I would like to say we can supply very secure servers. Usually we install a firewall and close all ports except ports 80/443 (and maybe email) and add our office IP to the allow list. We can ensure the website systems we will use are up to date and implement any of their security guidelines. The server will be updated often. I have access to a free PCI scanning service online, so can fix any issues it reports, so I think we have a secure setup.

A potential customers previous hosting company said their server passed penetration tests. So I would like to look into doing this, so we can identify any issues and fix them, and also pass a penetration test.

Does anyone know how best to perform our own tests, or some affordable service/software that can do it? Google doesn't give much away, a bunch of sites I have to contact for a quote which will inevitably mean an expensive service probably. So ideally some software we can run ourselves or something?

Thanks

_________________
Web Development Agency in South Wales

https://www.qualys.com/ have various security tests one of those might suit your needs.

_________________
Paid support
How to ask for help
1. Give details of your problem
2. Post any errors
3. Post relevant logs.
4. Don't hide details i.e. your domain, it just makes things harder
5. Be polite or you'll be eaten by a grue

It probably would be helpful to qualify terms.

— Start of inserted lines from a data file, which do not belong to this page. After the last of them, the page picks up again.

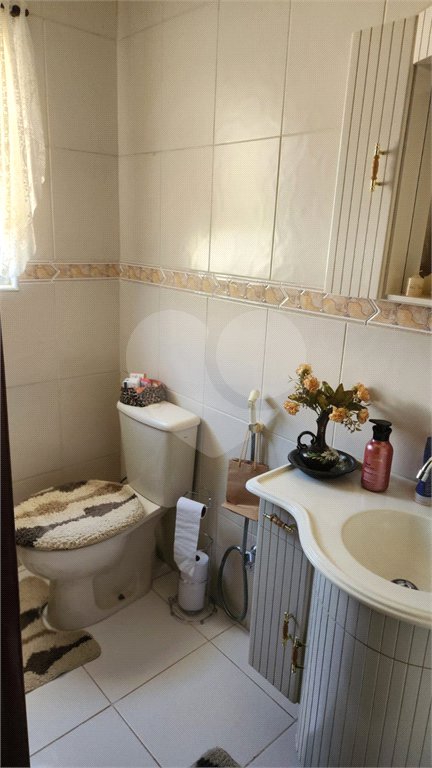 Casa à venda com 3 quartos, sendo 2 suítes, em Siciliano, São Paulo, SP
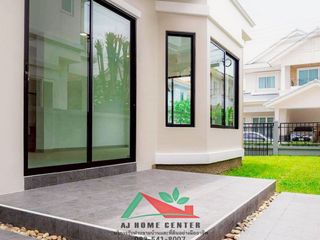 Продажа 3 спальни дом в Mueang Nonthaburi, Нонтабури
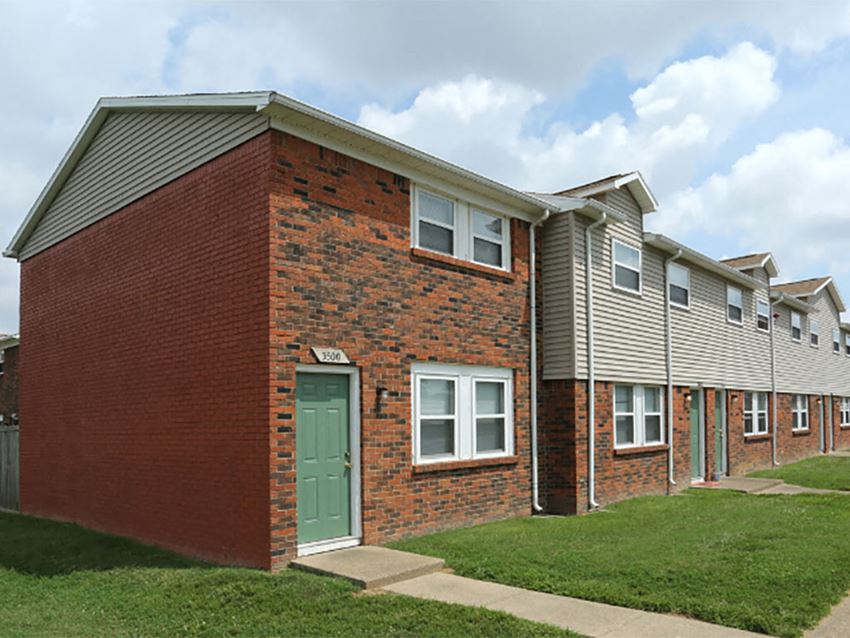Coldwater Flats Apartments, 1320 Lee Court, Evansville, IN RentCafe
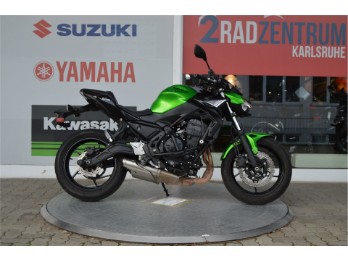 Z 650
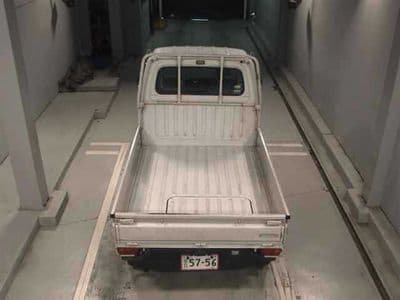 SUBARU Sambar, 2006 год., лот 8360 - фото 7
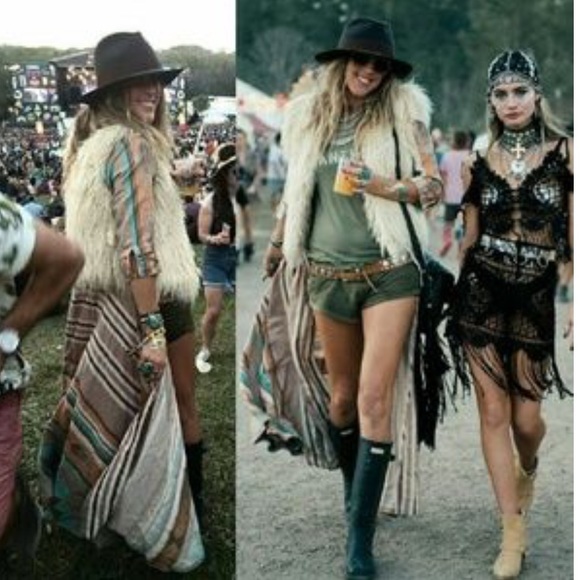 Spell & The Gypsy Collective Peyote small NWOT - Picture 2 of 8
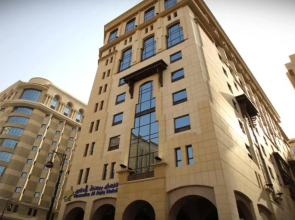 Al Aqeeq Al Rawda Hotel by Sedra International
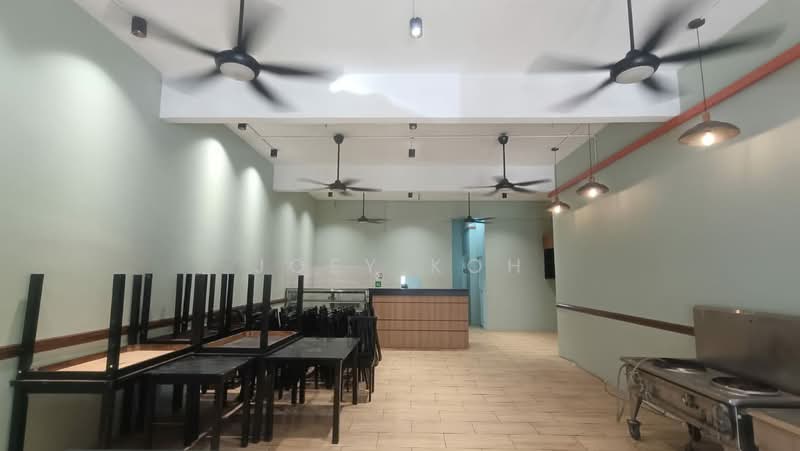 Shop / Office for Rent in Setia Alam (Selangor) - Joey Koh - Interior - PropertyGuru.com.my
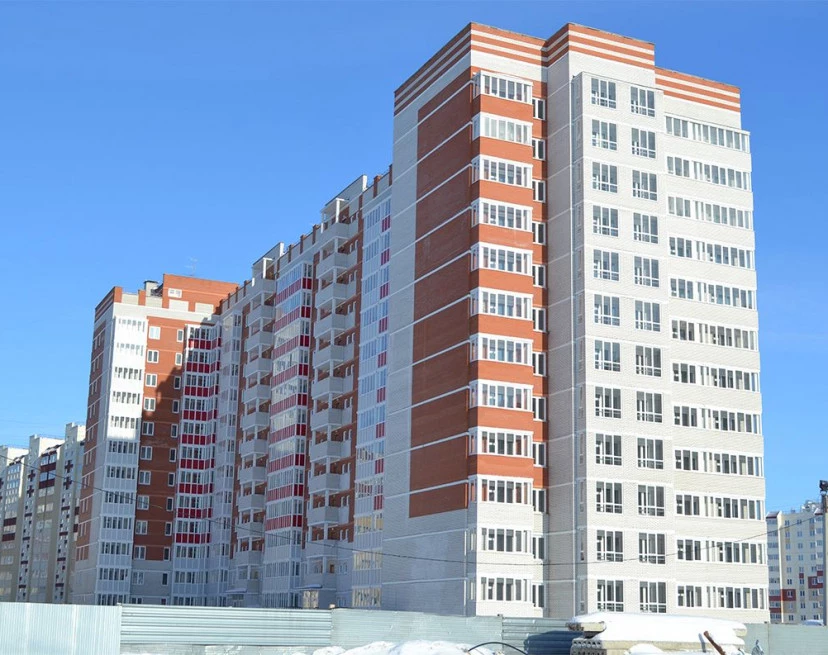 ЖК Амурский-2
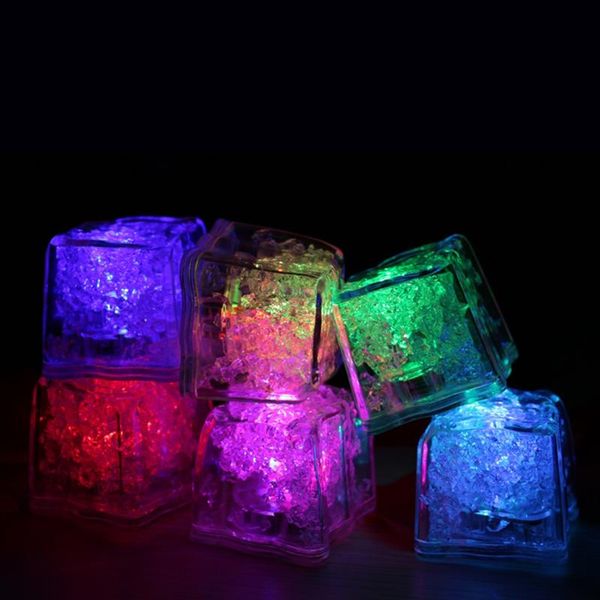 party decoration 1/12pcs colorful glowing ice cubes wine glass led fluorescent block flashing induction lamp for bar wedding
party decoration 1/12pcs colorful glowing ice cubes wine glass led fluorescent block flashing induction lamp for bar wedding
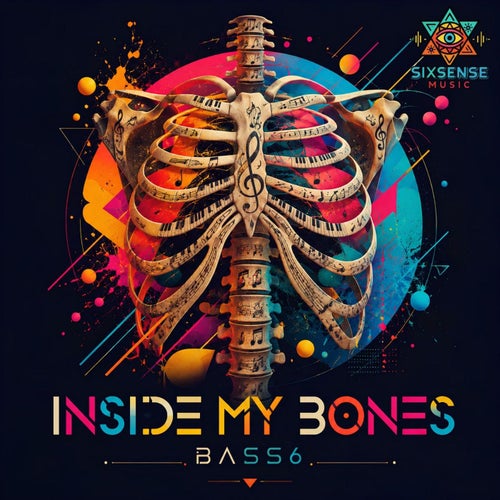 Inside My Bones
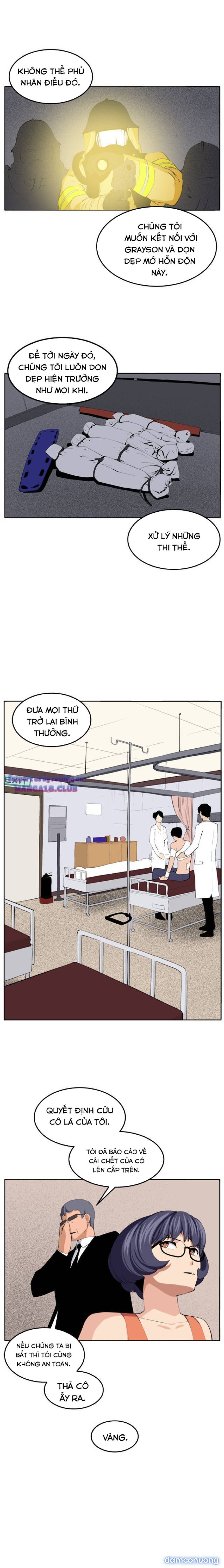 Cạm Bẫy - Venus Mantrap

A what is usually referred to as a pen test involves hiring skilled security specialists to attack more than just a given server. The goal is to find weaknesses that could compromise vital business functions the same way someone skilled and malicious would. For instance, you mentioned your local systems are allowed remote access. A pen tester who knows or guesses this will likely drive by your office to see how your wifi holds up. They may attempt to social engineer employees or vendors, dumpster dive, drop interesting thumb drives in your parking lot to see if people plug them in to a work machine, etc. Depending on what you contract, you may get detailed reports on topics from physical security to cost-benefit analyses of various mitigation strategies. This is invariably not cheap.

It sounds like you're actually looking for a vulnerability scan. Someone else mentioned the Qualsys tools; you might also google 'Metasploit', one (very good) tool in the tool of professional pen testers. While you're playing with that, you might also want to check things like MX Toolbox (which will help audit your email security and incidentally possibly point out DNS issues). This will help you look for known vulnerabilities in software, but don't confuse it with a pen test. A clever attacker is infinitely more flexible than any pile of bits.